Multi-step framework for glaucoma diagnosis in retinal fundus images using deep learning.

Med Biol Eng Comput

School of Information Engineering and Automation, Kunming University of Science and Technology, Kunming, 650500, China.

Published: January 2025

AI Article Synopsis

  • Glaucoma is a leading cause of blindness, and using deep learning to analyze retinal fundus images for screening has become common, but blood vessels in these images can complicate diagnosis.
  • This paper introduces MSGC-CNN, a multi-step framework that improves glaucoma diagnosis by integrating original fundus images with blood vessel-removed images, enhancing feature analysis.
  • The authors designed a specialized feature extraction network, RA-ResNet, and implemented transfer learning, achieving high classification accuracies of 92.01%, 93.75%, and 97.87% on three different public datasets, marking a significant improvement in diagnostic results.

Article Abstract

Glaucoma is one of the most common causes of blindness in the world.
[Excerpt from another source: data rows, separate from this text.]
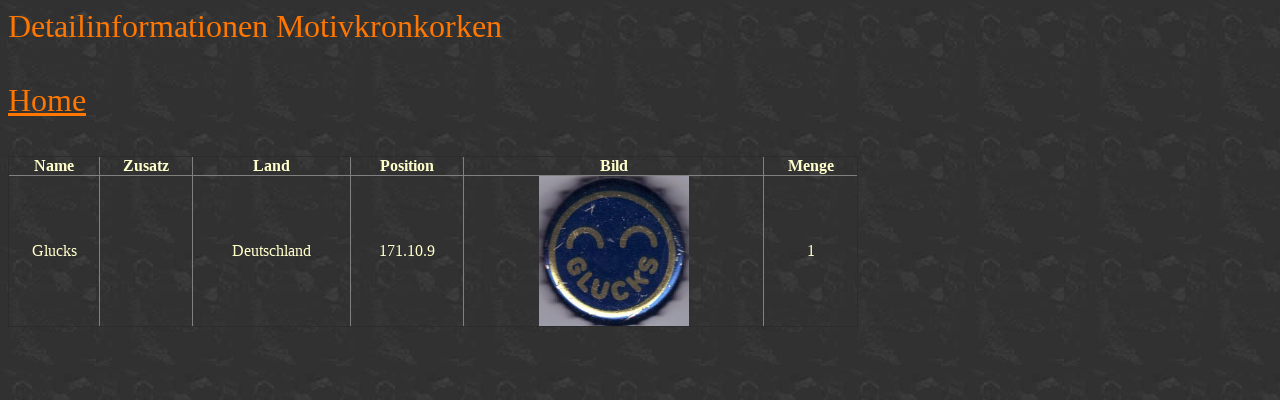

--- FILE ---
content_type: text/html; charset=ISO-8859-1
request_url: https://asippel.de/brett/detail.php?Nummer=171109
body_size: 395
content:
<head>
<title>Sippels Kronkorken Suchergebnis</title>
</head>


<body
style="color: rgb(255, 255, 204); background-color: rgb(0, 0, 0); background-image: url(../_themes/artsy/arttilea.jpg);"
alink="#669933" link="#ff7700" vlink="#999900"
</body>
<font color="#ff7700"
 size="6">

 Detailinformationen Motivkronkorken 
<br>
<br>
<a href="../index.php">Home</a>	
<br>
<br>

</form> 






<table>
<table border="1" cellpadding="0" cellspacing="0" style="border-collapse: collapse" width="850" id="table1" class="flies">
<tr>
<th>Name</th>
<th>Zusatz</th>
<th>Land</th>
<th>Position</th>
<th>Bild</th>
<th>Menge</th>
</tr>

<tr><td align=center>Glucks</td><td align=center></td><td align=center>Deutschland</td><td align=center>171.10.9</td><td align=center><img src="../Originalbilder/171/171109.jpg" width="150" height="150"></td><td align=center>1</td></tr>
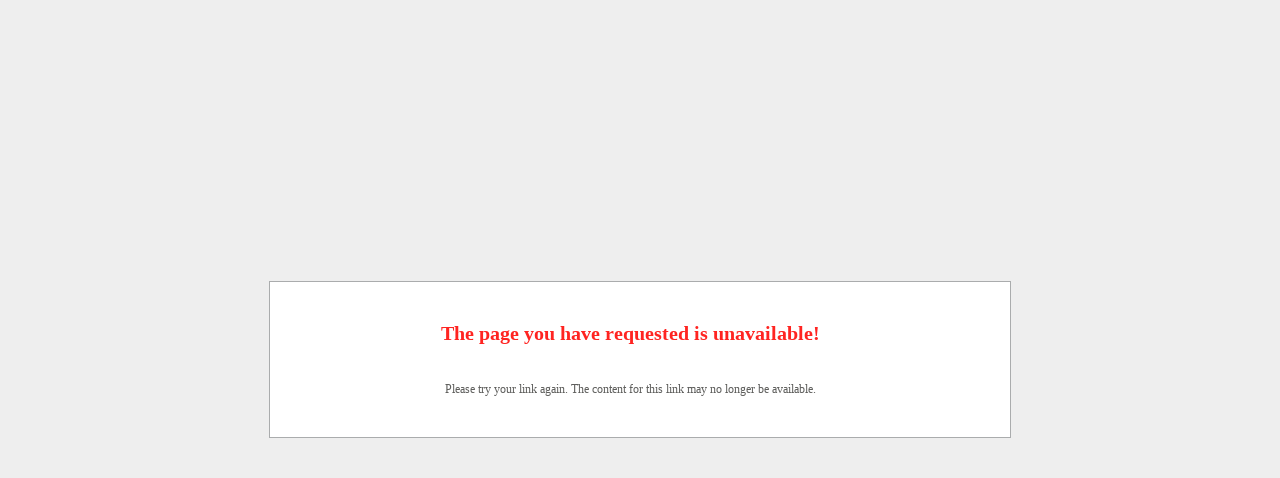

--- FILE ---
content_type: text/html; charset=utf-8
request_url: http://pages.iloqal.com/AVD15
body_size: 1189
content:

      <html>
          <head>
                <title>Problem Loading Page</title>
          </head>
          <BODY bgcolor ="EEEEEE">
          <table cellpadding=0 cellspacing=0 width="100%" height="100%" border=0><tr><td align="center"><table cellpadding=0 cellspacing=0 height="100%" border=0><tr><td valign="middle" >
                <fieldset style="background-color:#FFFFFF; padding:10px; width:720px; border:1px solid #AAACAD;">
                      <table cellpadding=0 cellspacing=0 style="margin-bottom:30px; margin-top:30px; width:700px" border=0> 
                      <tr><td style="font:bold 20px tahoma; color: #FF2421; width:700px; height:40px" valign=top align="center">The page you have requested is unavailable!</td></tr>
                      <tr><td style="font:1px Tahoma; height:20px;">&nbsp;</td>
                      <tr><td style="font: 12px Tahoma; color: #5F5F5D; width:700px;" align="center">Please try your link again. The content for this link may no longer be available.</td></tr>
                      </table>
                 </fieldset>
                 </td></tr></table></td></tr></table>
           </BODY> 
      </html>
Screening glaucoma from retinal fundus images based on deep learning is a common method at present. In the diagnosis of glaucoma based on deep learning, the blood vessels within the optic disc interfere with the diagnosis, and there is also some pathological information outside the optic disc in fundus images. Therefore, integrating the original fundus image with the vessel-removed optic disc image can improve diagnostic efficiency. In this paper, we propose a novel multi-step framework named MSGC-CNN that can better diagnose glaucoma. In the framework, (1) we combine glaucoma pathological knowledge with deep learning model, fuse the features of original fundus image and optic disc region in which the interference of blood vessel is specifically removed by U-Net, and make glaucoma diagnosis based on the fused features. (2) Aiming at the characteristics of glaucoma fundus images, such as small amount of data, high resolution, and rich feature information, we design a new feature extraction network RA-ResNet and combined it with transfer learning. In order to verify our method, we conduct binary classification experiments on three public datasets, Drishti-GS, RIM-ONE-R3, and ACRIMA, with accuracy of 92.01%, 93.75%, and 97.87%. The results demonstrate a significant improvement over earlier results.